According to OIE standards, a zone may only be declared free from bovine brucellosis if regular testing for the past three years shows brucellosis is not present in 99.8% of all herds representing at least 99.9% of all bovids in the zone [12]. Therefore, neither the survey implemented by the Ecuadorian government in 1997, nor our survey meet this OIE requirement since not all herds have been tested. The design between-herd prevalence of 20% that were used would be in accordance with the one prescribed by the EU Commission for Member States to retain their official status of brucellosis free [Reference Hood11]. However, other factors should be taken into account to support the brucellosis-free status. First, if the disease were present, it would be widespread in the Galapagos Islands considering that animals can move freely between neighbouring farms since there are no physical delimitations between herds. Moreover, no vaccination against brucellosis has ever been implemented in the Galapagos Islands. In regions with a similar situation, the disease is widespread. This is the case of the Kafr El Sheikh Governorate in the Nile Delta region of Egypt, where the high density of ruminants along with the free movement of small ruminant herds allowed frequent contact between animals of different households and villages [Reference Hegazy13]. These factors combined with the absence of vaccination led to a high seroprevalence of brucellosis in the region. Second, despite the presence of brucellosis in Ecuador, the insular isolation of the Galapagos Islands, especially after the ban on animal importations in 2003, has protected these islands from the introduction of infectious diseases such as brucellosis. A similar situation occurs in the insular region of Argentina named Tierra del Fuego considered as free from bovine brucellosis since 2011. This declaration was based on the negative results obtained in a survey performed on all cattle farms in the region, the absence of brucellosis reports in both the human and cattle population, the insular isolation of the province and the few well-controlled animal movements into the region and among farms [Reference Aznar14]. Third, there have not been reports of clinical cases in humans or cattle.

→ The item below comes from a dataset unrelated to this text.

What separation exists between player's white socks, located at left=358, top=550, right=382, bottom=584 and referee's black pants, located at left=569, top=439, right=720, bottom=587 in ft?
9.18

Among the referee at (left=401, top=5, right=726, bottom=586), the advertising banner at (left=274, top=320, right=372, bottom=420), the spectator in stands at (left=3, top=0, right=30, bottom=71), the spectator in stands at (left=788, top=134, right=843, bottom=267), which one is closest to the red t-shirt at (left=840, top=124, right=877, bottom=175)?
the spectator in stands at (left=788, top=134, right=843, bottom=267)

The Ministry of Agriculture and Livestock from Ecuador is willing to improve the management and the control of livestock animal diseases in the Galapagos Islands. This study, conducted with the approval of the Galapagos Biosecurity Agency (ABG), was launched in that framework. A second step that could help to substantiate freedom from brucellosis would be to set up an early detection system that includes, at least, the submission of abortion samples to laboratory testing and the diagnostic capacity for performing brucellosis diagnosis. As the implementation of a survey that would allow testing all farms is not feasible, we could further suggest using collected cattle blood samples in future surveys to detect other diseases for brucellosis testing as well. The results of all surveys including ours could be combined, incorporating the probability of introduction as suggested by Martin et al. (2007) [Reference Aznar7], to estimate the probability of freedom. In this way, it is possible that lower design prevalence values could be taken into account for the estimation of the probability of freedom.